◆ Instructions for the task
Arrange the lines of the data as a numbered list, starting at the line containing "How far is [4,263]" and ending at the last line of the data. Leave out any blank lines.

-- start Data lines --

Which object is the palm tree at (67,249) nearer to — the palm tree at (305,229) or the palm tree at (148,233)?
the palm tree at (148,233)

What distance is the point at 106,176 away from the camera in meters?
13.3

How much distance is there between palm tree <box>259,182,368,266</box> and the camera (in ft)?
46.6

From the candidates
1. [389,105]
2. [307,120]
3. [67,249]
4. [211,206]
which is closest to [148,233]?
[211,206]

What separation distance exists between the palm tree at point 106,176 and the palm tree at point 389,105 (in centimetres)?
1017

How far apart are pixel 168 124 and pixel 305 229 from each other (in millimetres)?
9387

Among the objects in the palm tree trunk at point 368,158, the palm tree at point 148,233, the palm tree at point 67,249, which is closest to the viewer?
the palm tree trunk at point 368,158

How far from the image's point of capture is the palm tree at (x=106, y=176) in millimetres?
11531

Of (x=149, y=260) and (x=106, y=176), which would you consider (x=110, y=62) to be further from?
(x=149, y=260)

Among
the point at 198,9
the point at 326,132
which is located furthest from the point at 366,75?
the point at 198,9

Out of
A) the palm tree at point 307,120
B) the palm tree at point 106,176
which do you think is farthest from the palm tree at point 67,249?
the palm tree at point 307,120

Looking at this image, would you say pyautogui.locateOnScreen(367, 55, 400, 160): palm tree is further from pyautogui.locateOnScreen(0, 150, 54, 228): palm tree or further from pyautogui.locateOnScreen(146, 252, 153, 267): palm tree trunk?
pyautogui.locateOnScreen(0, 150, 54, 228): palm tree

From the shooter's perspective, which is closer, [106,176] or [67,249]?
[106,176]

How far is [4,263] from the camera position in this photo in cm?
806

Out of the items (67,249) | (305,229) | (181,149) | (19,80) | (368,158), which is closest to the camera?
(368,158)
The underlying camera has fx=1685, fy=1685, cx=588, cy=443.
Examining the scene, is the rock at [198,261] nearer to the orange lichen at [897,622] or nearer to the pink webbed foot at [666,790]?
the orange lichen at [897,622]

-- end Data lines --

◆ Solution to the exercise
1. How far is [4,263] from the camera position in this photo in cm?
2. 806
3. Out of the items (67,249) | (305,229) | (181,149) | (19,80) | (368,158), which is closest to the camera?
4. (368,158)
5. The underlying camera has fx=1685, fy=1685, cx=588, cy=443.
6. Examining the scene, is the rock at [198,261] nearer to the orange lichen at [897,622] or nearer to the pink webbed foot at [666,790]?
7. the orange lichen at [897,622]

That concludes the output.